Thursday 2nd Aug, 2012

Relationships are the currency of power in consulting.  Even in these days of professionalised procurement, who you know and how well you know them still matters; and knowing who you know and how well you know them can be a competitive advantage.

Historically, partners battled with each other to ‘own’ the most important relationships; empires were built on land-and-expand principles which would have easily recognisable to colonial settlers.  Partnership structures incentivised people to exploit their client ‘plantations’; internal collaboration was not so much non-existent as irrelevant.  But in today’s post-colonial world, relationships are much harder to control and the idea that a consulting firm’s activity for a given client organisation should be channelled through a single point of contact would be laughable if it wasn’t so counter-productive.  The first thing even the most junior consultants do now, when they meet a new client, is to send a LinkedIn invitation: it’s simpler than a business card and keeps a foot in the door for the future.
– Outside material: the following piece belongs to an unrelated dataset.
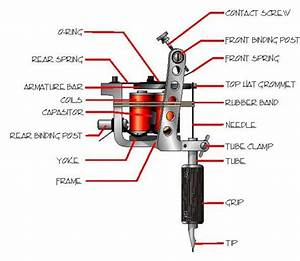 Tattoo Machine Mechanics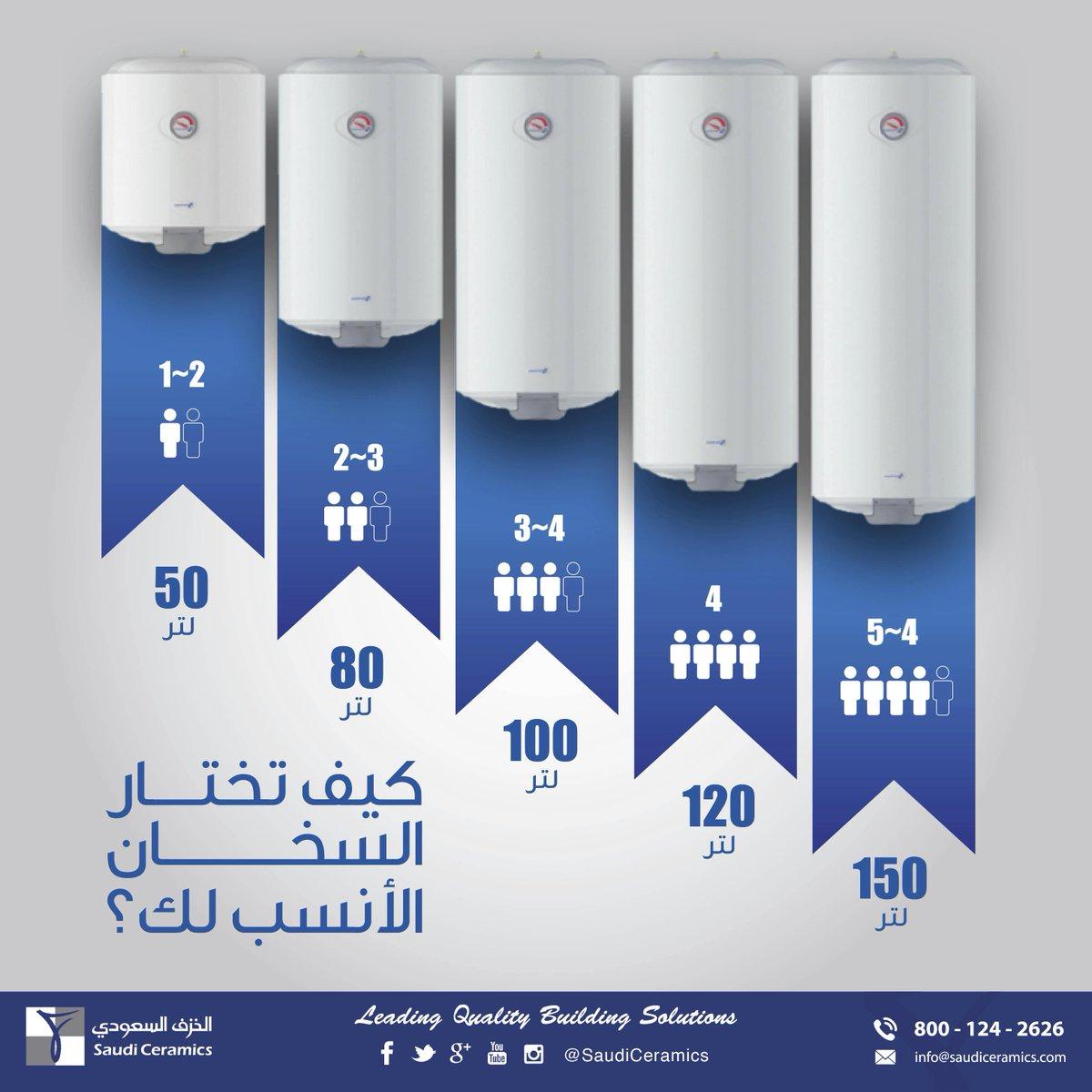 الخزف السعودي On Twitter Zx818818 معارض الخزف السعودي بمدينة الدمام ١ شارع الملك عبدالعزيز ٢ شارع الملك سعود Http T Co D6gdklujj1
Like other organisations, consulting firms have invested in customer relationship management systems, but these are rarely able to keep up with the rapid proliferation of connections and most are designed for business-to-consumer, not business-to-business, communications.  Which is why we were interested to hear about Datahug, an Irish company whose software is already used by some of the world’s biggest financial advisory firms to manage their relationships.  The software sits on top of existing systems scanning contact information from email, calanders and other traffic in order to generate insights into connections that exists -  who knows who at a particular client and what type of activity there’s been for a given period. When somebody does a search for a company or person on the web, in LinkedIN or directly in the Datahug product they can see a the click of a button who in their company has a connection or  relationship with the entity and how strong the relationship is.  The precise information they need to effectively target the account.
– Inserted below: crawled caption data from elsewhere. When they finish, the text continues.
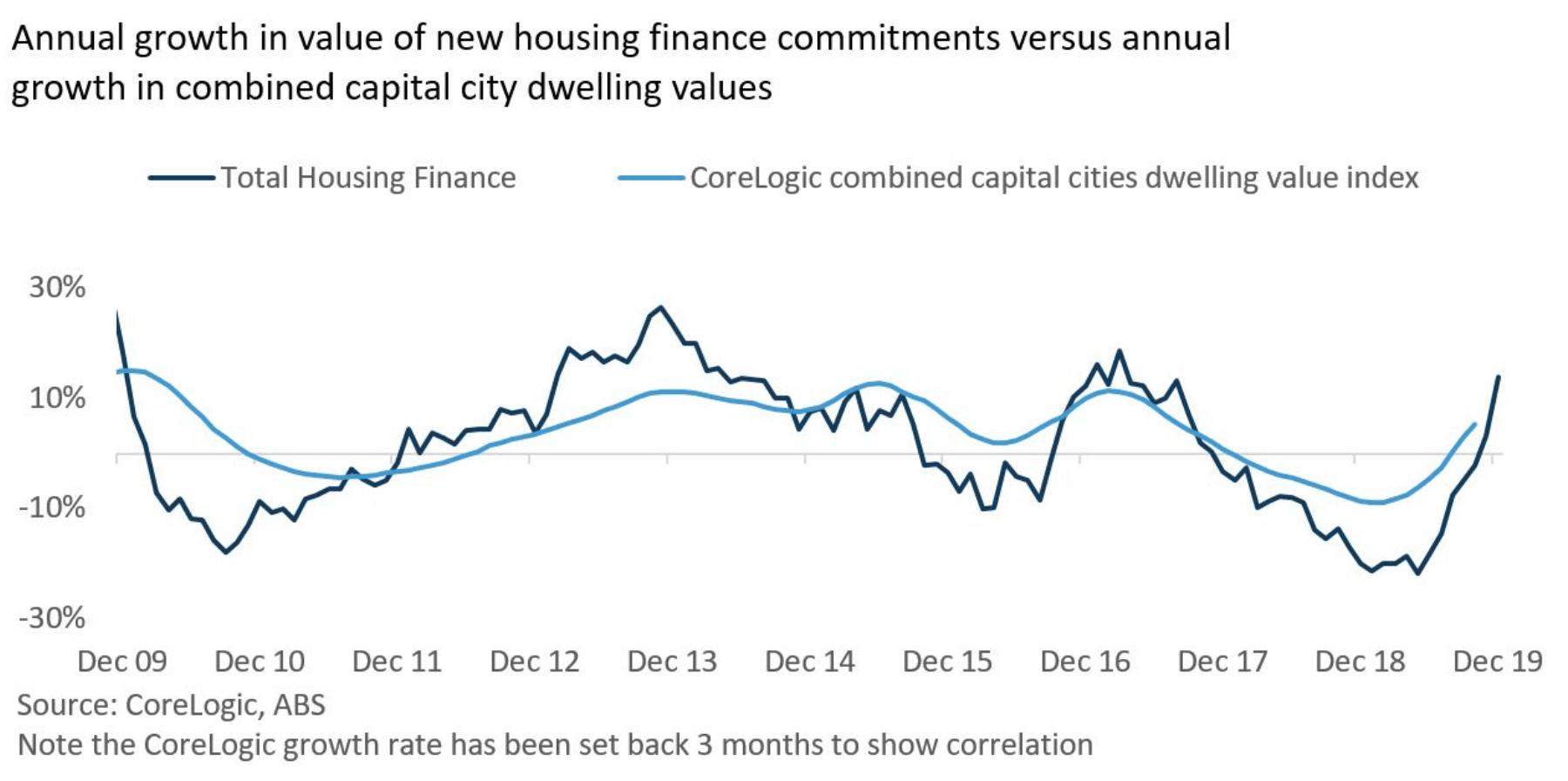 2019年12月住房金融出现大幅提升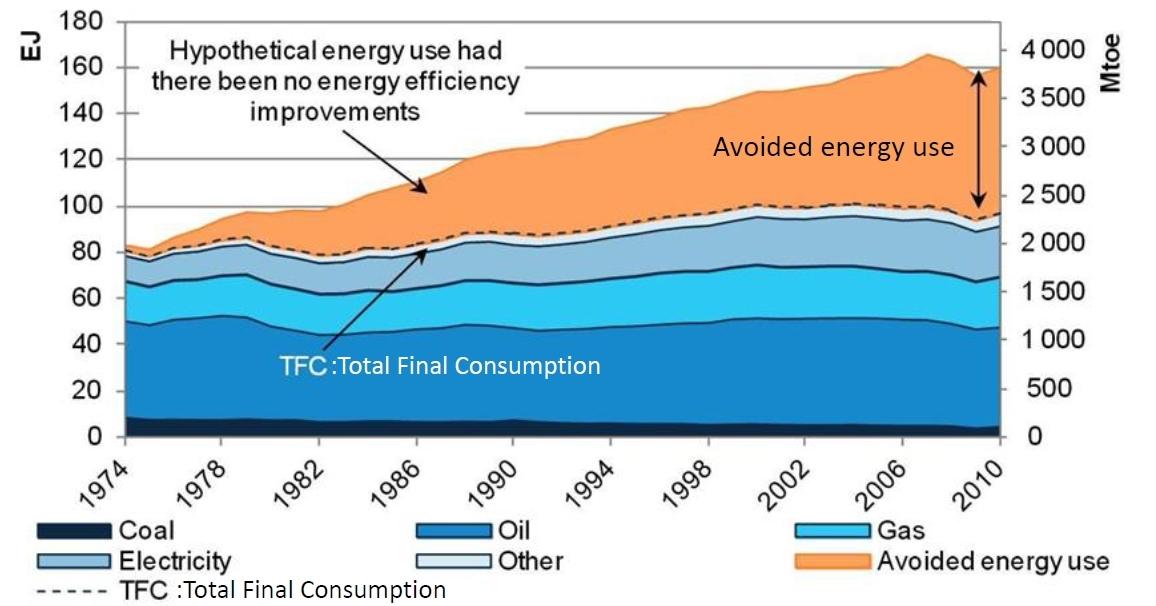 Depuis 1974, les politiques d'efficacités énergétiques ont permis d'économiser en énergie, l'équivalent de notre consommation actuelle de pétrole (source : Irena)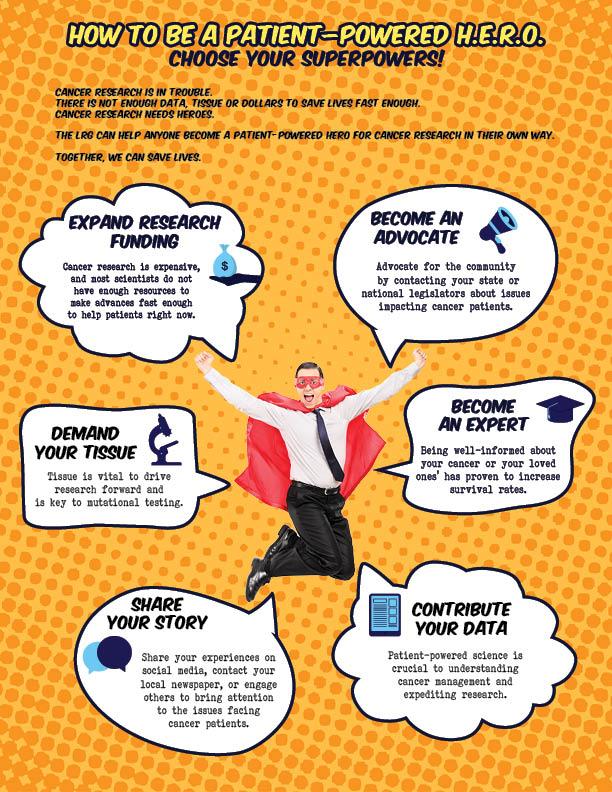 H.E.R.O. Infographic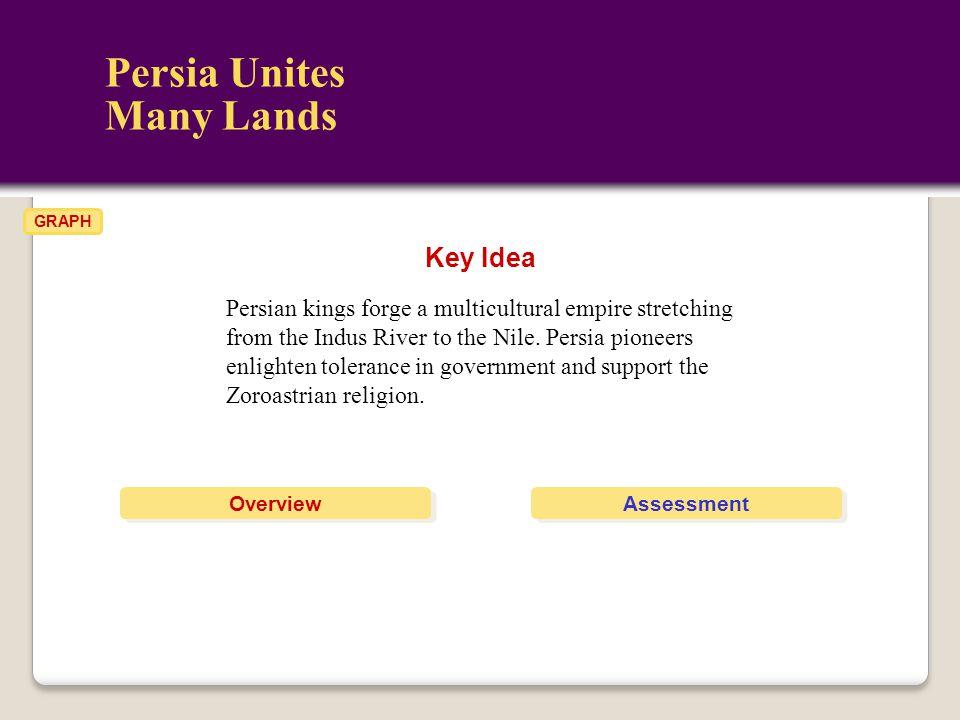 Persia Unites Many Lands Key Idea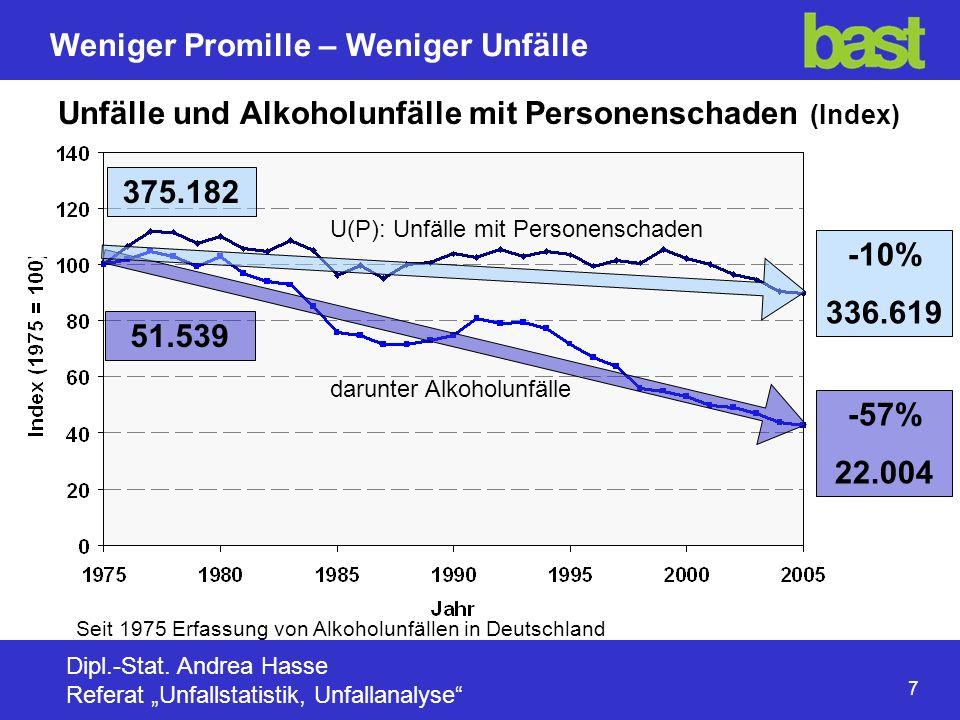 Unfälle und Alkoholunfälle mit Personenschaden (Index)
The utility of this is obvious: with a few clicks of a mouse you can see not just who knows who, but how well.  But the implications are fascinating.  Does our post-colonial consulting era, in which people range freely across borders, give way to a big brother-ish approach in which firms try to retrieve the control they’ve lost?  Or do we end up at the other extreme, with relationship anarchy – benign but nowhere near as productive as it might be? Perhaps the most useful aspect of a tool such as Datahug is that it can help bridge that gap - it encourages collaboration as people can see who knows who but it respects connections by ensuring that the person who "owns" the relationship remains in the loop - providing and making the introductions.
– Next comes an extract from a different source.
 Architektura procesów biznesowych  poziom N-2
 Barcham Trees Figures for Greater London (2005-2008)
Datahug also brings value in the long-term - driving a  switch in focus from the quantity of your relationships (the weakness of LinkedIn) to their quality.  Elsewhere, we’ve talked about the three stages of thought leadership: the first stage, in which the quantity of material matters; the second stage, where quality is most important; and the third stage, where success depends on focus (a combination of quantity and quality).  The same model may apply to relationships: at the moment we have few ways to gauge the quality of the latter, so we focus on how many people we know, not on how well we know them.